* Saved entries:
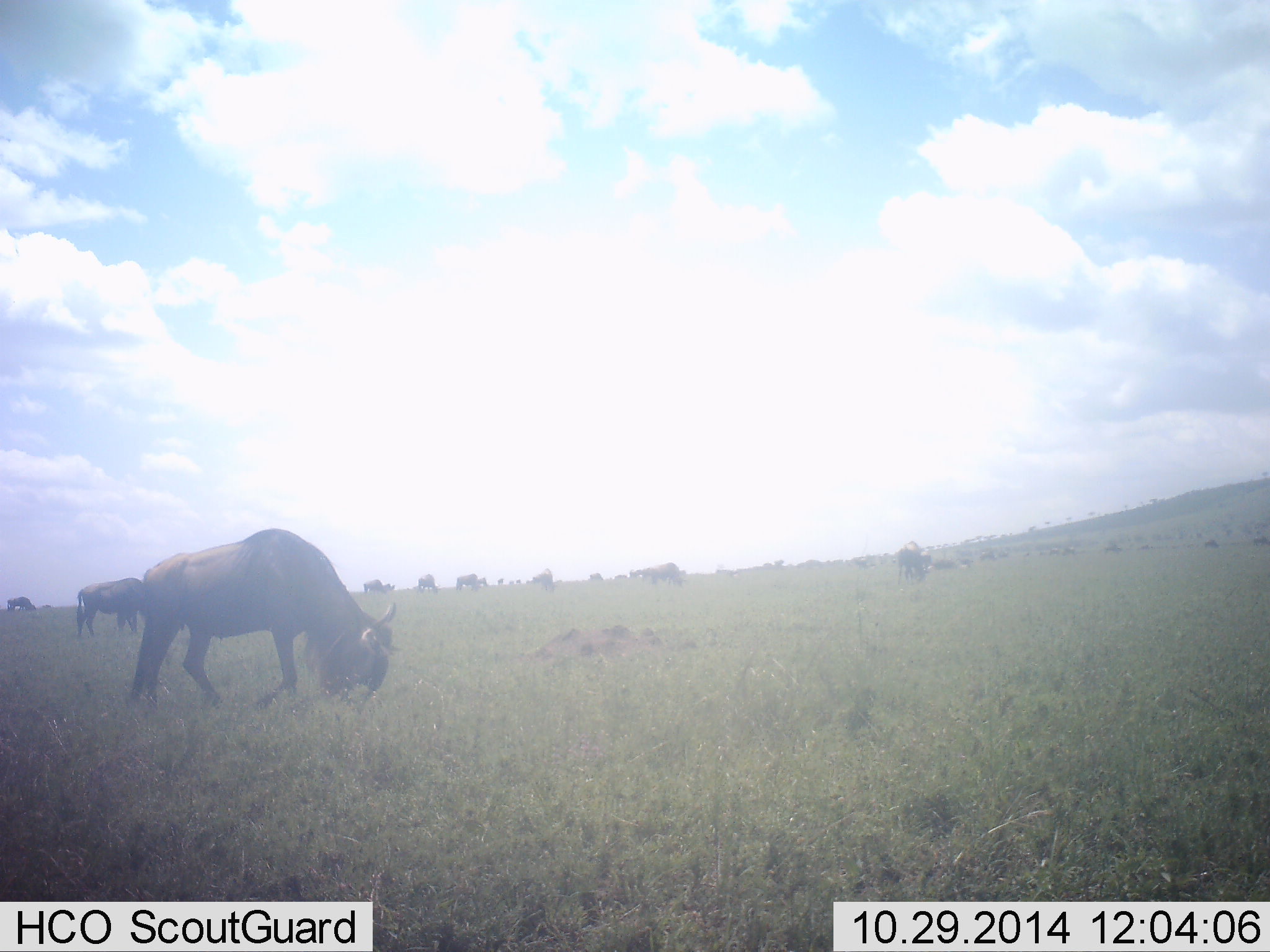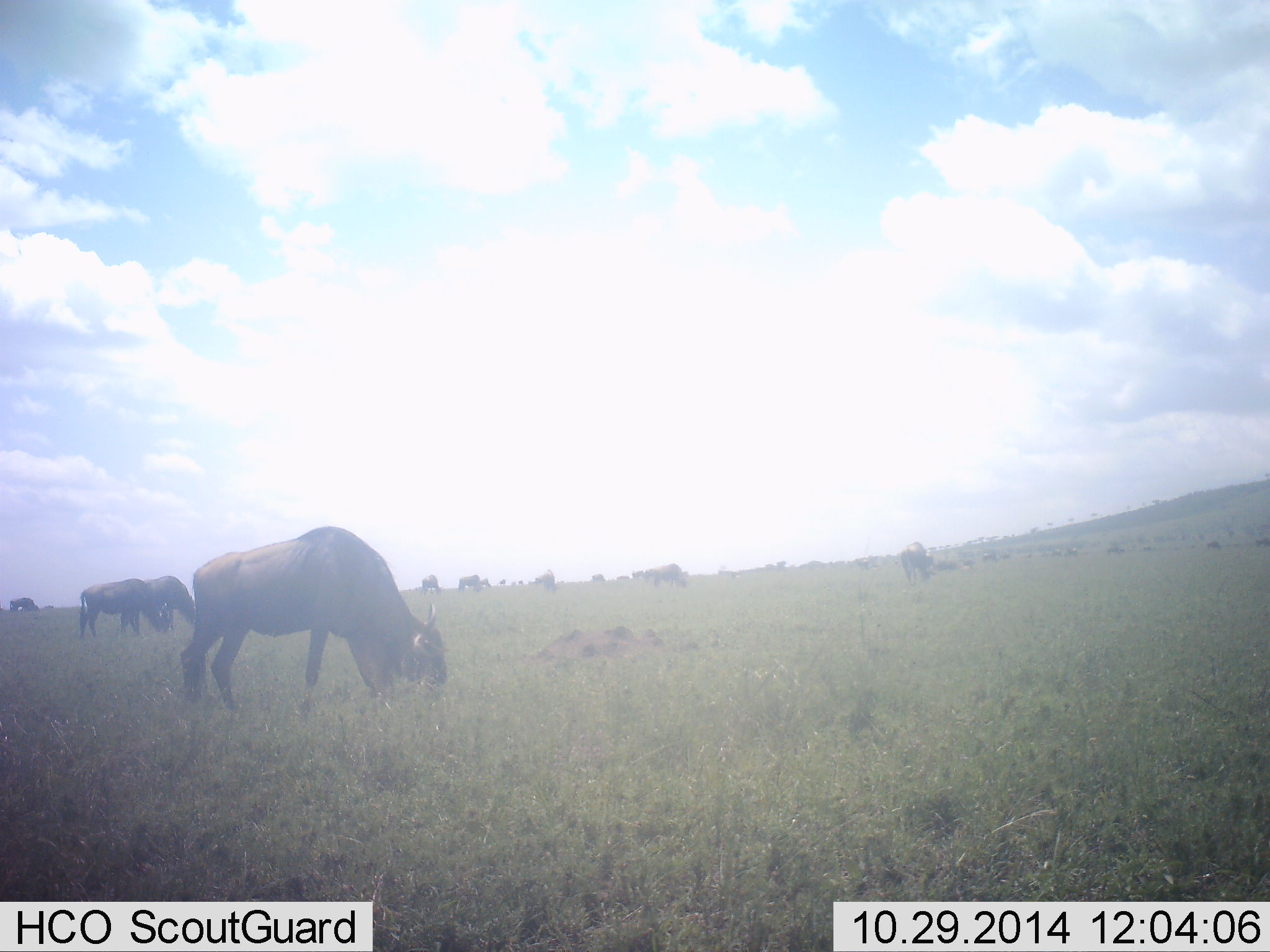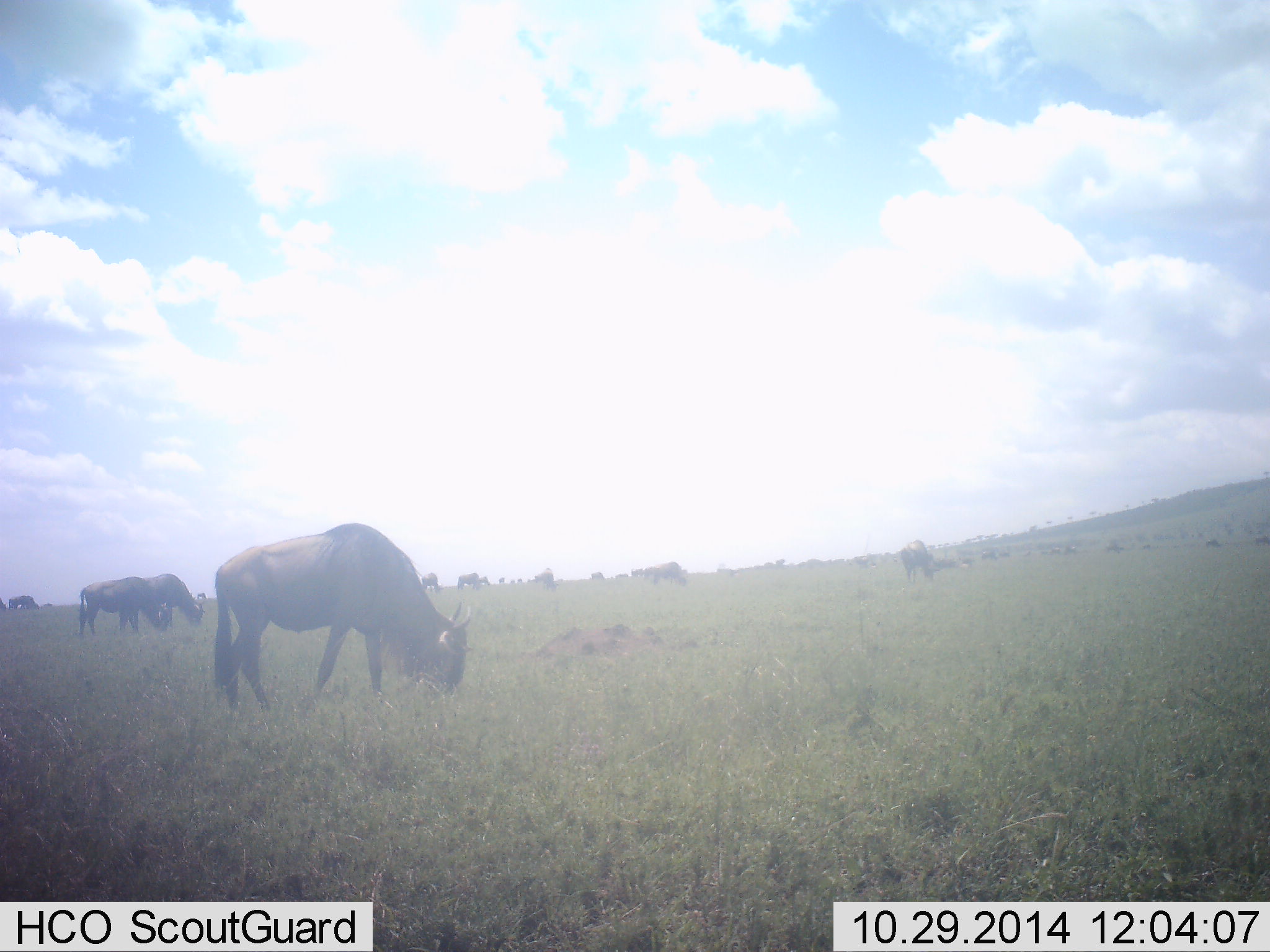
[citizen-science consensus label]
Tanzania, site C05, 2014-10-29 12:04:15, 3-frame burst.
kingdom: Animalia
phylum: Chordata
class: Mammalia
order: Artiodactyla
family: Bovidae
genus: Connochaetes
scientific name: Connochaetes taurinus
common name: blue wildebeest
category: wildebeest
Wildebeest (blue wildebeest) (Connochaetes taurinus), count 11-50. Behavior (volunteer vote fractions): standing 10%, resting 0%, moving 30%, interacting 0%. Young present (vote fraction): 0%. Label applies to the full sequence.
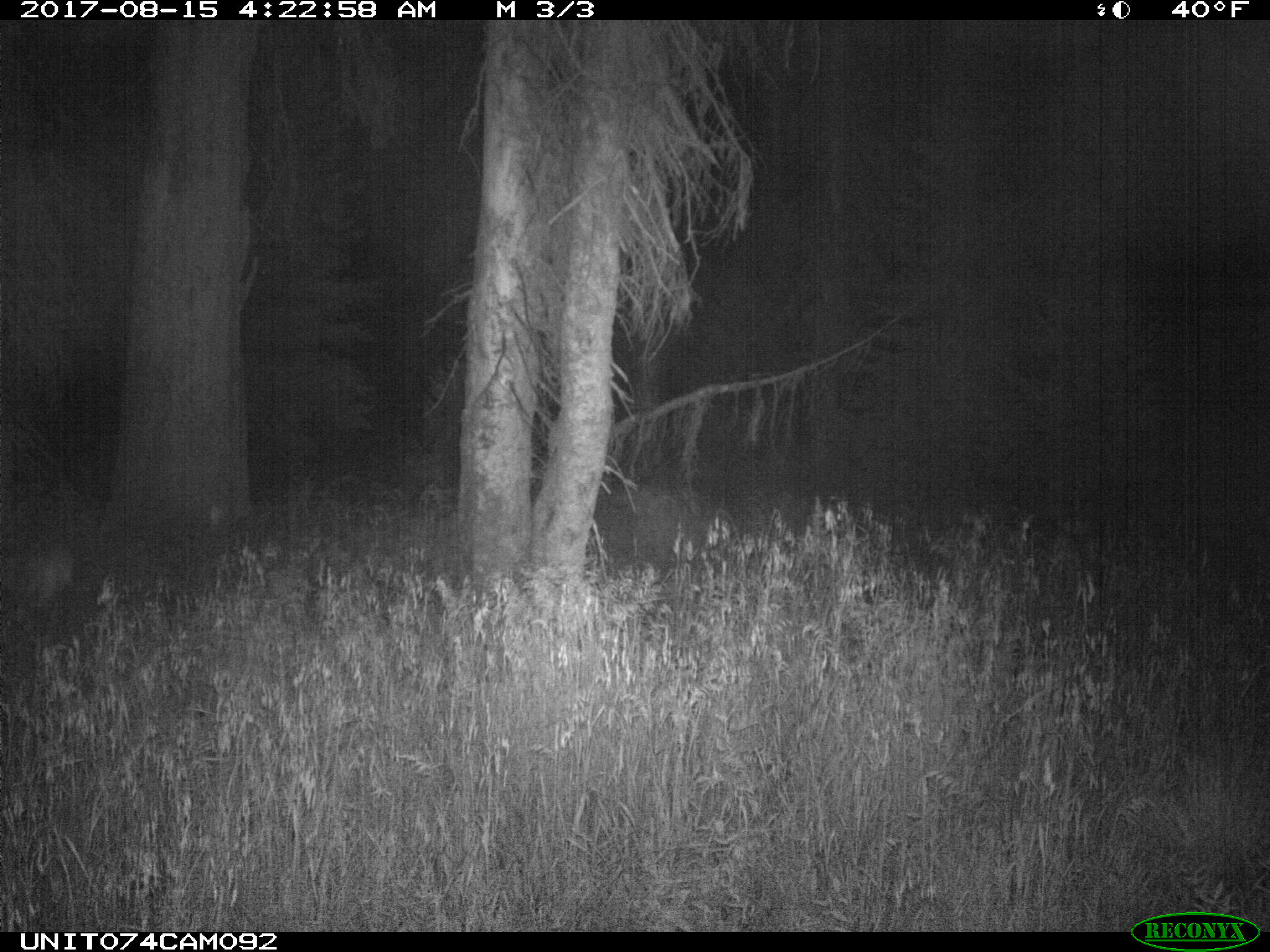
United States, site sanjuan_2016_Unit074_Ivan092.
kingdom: Animalia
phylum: Chordata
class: Mammalia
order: Artiodactyla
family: Cervidae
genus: Odocoileus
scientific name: Odocoileus hemionus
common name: mule deer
Odocoileus hemionus (mule deer).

* What the task requires: Repeat the data exactly. Pictures should not appear.

* Finished exercise:
[citizen-science consensus label]
Tanzania, site C05, 2014-10-29 12:04:15, 3-frame burst.
kingdom: Animalia
phylum: Chordata
class: Mammalia
order: Artiodactyla
family: Bovidae
genus: Connochaetes
scientific name: Connochaetes taurinus
common name: blue wildebeest
category: wildebeest
Wildebeest (blue wildebeest) (Connochaetes taurinus), count 11-50. Behavior (volunteer vote fractions): standing 10%, resting 0%, moving 30%, interacting 0%. Young present (vote fraction): 0%. Label applies to the full sequence.
United States, site sanjuan_2016_Unit074_Ivan092.
kingdom: Animalia
phylum: Chordata
class: Mammalia
order: Artiodactyla
family: Cervidae
genus: Odocoileus
scientific name: Odocoileus hemionus
common name: mule deer
Odocoileus hemionus (mule deer).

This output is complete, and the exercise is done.